Marrow donation is also slightly different than others in that you need a DNA match to ensure survivability. It sounds like all the organs only require protein and blood type matches. I'm obviously not a physician, but I've had a crash course in all of this since early February (my diagnosis date).


RE: "You can observe a lot just by watching."
By ChristopherO on 6/20/2009 7:01:49 PM , Rating: 2
Oh and congrats on the new baby! Totally slipped my mind before.

Cord blood is a remarkable thing... They can actually use it for marrow transplants for kids, or even adults provided you can get two kids who are are identical twins with identical DNA markers. If you happen to bank the cord-blood, there is always a chance the National Marrow Registry will be contacting you about donating it in the future.

One of the things that bug me is that the marrow registry has the worst set of publicists ever. Most people think donation is surgical, whereas it's basically like giving platelets. You need to get a central line, which can leave a scar, but the procedure is fairly simple. 6 days of injections to build-up stem cells, then they filter them out via IV, pull the line, and you're done. Adding yourself to the registry only takes a mouth swab. The cost to add is $50 (to cover some of the costs), but donating costs nothing since the recipient (i.e. me) has to cover everything.

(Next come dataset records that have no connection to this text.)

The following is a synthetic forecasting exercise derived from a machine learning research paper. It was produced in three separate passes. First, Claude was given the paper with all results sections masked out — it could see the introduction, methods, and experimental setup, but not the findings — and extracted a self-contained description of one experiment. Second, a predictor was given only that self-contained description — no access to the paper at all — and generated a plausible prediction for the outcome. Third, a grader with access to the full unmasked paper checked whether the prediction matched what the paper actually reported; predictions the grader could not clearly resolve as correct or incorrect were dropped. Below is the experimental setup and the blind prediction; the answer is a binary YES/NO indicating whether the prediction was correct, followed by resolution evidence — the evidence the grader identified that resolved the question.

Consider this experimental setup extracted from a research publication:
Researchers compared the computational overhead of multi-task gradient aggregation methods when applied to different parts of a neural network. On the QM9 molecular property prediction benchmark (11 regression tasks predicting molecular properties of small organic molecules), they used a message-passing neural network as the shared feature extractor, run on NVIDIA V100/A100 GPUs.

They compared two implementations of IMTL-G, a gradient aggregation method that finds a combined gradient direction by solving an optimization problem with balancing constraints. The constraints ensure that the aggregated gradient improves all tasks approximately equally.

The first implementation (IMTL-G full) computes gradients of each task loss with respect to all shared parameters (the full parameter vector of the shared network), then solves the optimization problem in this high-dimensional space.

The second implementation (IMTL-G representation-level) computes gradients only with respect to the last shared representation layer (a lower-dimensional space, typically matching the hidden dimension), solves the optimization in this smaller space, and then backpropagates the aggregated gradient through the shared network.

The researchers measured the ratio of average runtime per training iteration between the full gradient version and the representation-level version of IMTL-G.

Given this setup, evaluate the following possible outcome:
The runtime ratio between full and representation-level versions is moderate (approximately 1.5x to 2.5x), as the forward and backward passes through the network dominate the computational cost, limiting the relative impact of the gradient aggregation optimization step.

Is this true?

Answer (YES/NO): NO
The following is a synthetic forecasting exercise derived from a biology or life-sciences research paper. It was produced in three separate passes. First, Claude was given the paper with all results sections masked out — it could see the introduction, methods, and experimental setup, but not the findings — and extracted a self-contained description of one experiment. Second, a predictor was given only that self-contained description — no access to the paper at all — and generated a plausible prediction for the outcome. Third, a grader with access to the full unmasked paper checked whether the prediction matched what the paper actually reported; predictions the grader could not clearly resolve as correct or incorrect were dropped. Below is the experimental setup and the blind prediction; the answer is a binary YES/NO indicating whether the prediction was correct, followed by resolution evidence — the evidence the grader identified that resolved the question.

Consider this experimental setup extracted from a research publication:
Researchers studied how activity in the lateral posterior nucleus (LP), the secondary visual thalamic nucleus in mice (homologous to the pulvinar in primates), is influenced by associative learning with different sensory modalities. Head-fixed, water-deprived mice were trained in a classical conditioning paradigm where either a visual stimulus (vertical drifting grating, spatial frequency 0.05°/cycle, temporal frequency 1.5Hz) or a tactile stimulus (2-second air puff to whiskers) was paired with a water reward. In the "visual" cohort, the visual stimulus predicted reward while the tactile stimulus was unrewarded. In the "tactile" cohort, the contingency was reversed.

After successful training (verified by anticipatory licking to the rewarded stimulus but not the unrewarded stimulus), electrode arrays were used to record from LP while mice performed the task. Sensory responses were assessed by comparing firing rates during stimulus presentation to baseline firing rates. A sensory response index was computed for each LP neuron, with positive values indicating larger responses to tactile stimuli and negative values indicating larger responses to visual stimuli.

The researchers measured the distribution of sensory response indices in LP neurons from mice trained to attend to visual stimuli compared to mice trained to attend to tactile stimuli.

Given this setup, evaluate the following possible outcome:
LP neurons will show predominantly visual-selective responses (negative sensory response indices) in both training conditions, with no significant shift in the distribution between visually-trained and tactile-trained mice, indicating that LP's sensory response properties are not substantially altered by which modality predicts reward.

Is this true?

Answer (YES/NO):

RE: "You can observe a lot just by watching."
By DrLudvig on 6/21/2009 6:28:11 PM , Rating: 2
Well, not trying to be a pessimist here, but the thing about the donation not being surgical, but just the hole central line thing, is not quite true in every case.
I recently received a Bone marrow transplant myself, using a donor from the USA (i'm from denmark) and that was done with no less than 42 stings in the hip of the donor (though only 6 external)..
But yeah, in some cases, they can do it IV, but in some cases it has to be done surgical aswell. So i'm just happy my donor agreed to actually being hospitalised for several days, and being stung so many times, because that has to be painfull for him aswell. And i really hope he will sign the papers so i can get in contact with him, because it's no small thing to do!
But wow, i'm kinda glad we have those taxes we have here, which allows me to get this entire treatment at no cost at all, and with all extra expenses being paid by the state..
And for those who are getting a bone marrow transplant, just keep positive! I've had no complications whatsoever since my transplant (+1 year now) so just keep fighting (:
Ps, sorry for my english, as said i'm Danish.

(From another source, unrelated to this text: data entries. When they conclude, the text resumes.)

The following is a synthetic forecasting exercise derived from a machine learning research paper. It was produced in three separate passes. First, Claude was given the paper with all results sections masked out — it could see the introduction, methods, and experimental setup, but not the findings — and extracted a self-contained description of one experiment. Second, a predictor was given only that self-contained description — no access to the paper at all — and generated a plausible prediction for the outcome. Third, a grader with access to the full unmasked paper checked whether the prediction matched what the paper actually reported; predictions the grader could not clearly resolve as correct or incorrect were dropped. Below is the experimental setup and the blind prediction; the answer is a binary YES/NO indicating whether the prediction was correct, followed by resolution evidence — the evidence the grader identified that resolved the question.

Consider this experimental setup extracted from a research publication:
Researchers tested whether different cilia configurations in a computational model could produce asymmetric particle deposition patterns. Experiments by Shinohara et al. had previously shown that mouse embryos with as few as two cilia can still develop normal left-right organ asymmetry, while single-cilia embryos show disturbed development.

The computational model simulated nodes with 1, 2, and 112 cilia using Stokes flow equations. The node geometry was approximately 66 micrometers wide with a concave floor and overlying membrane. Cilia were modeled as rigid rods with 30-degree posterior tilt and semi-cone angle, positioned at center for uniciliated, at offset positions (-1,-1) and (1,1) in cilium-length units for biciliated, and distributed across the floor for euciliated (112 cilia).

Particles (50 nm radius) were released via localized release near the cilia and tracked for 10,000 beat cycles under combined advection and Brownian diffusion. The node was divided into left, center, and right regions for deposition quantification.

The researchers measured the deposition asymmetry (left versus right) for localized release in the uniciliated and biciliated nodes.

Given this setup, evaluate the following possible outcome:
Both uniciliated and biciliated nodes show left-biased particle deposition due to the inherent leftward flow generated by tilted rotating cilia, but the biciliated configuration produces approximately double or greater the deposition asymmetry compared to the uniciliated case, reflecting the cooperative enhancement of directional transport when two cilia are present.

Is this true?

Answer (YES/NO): NO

By ChristopherO on 6/21/2009 11:00:11 PM , Rating: 2
Congrats on your continued health... I'm glad to hear all went well! True, surgical donations still occur, but here in the US it seems to be an exception and almost everything allogeneic is done by stem cells (a lot of things can require marrow donation, so every disease might be different). I don't know the percentages off the top of my head but they did say that surgical procedures can still occur when needed.

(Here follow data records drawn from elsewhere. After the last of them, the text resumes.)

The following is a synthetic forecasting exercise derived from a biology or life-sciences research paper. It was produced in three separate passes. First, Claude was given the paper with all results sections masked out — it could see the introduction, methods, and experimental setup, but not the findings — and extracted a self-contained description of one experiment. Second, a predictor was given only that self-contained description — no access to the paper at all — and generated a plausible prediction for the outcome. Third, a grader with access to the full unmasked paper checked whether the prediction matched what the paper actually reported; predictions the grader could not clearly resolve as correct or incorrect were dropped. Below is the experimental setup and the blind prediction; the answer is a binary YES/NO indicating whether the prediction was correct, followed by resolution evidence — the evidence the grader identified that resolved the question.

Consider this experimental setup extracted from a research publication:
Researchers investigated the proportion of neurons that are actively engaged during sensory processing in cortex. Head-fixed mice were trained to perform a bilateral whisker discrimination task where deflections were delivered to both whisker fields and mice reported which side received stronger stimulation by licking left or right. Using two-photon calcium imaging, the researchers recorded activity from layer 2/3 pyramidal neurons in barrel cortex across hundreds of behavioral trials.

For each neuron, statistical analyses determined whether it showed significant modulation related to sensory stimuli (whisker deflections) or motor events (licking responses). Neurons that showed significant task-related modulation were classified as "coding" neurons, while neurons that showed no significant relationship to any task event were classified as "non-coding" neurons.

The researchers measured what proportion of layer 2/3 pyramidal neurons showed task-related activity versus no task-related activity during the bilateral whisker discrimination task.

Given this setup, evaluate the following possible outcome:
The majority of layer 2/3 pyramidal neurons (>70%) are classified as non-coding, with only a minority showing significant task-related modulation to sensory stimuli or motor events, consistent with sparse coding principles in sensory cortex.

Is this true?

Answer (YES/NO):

The stem cell route (if I understand) for the donor is 6 days of GCSF shots (Neupogen), central line, then stem cell extraction via IV filtering (like platelet donation), then remove the line. The doctors might have simplified the process for me since I have "my own issues" (so to speak)... I'm grateful someone is doing it, and I am just trying to focus on what I need to get through. I hope she signs the forms because it would be really interesting to share experiences.

Also, good luck getting donor permission! I think I would go nuts if someone saved my life and I couldn't thank them.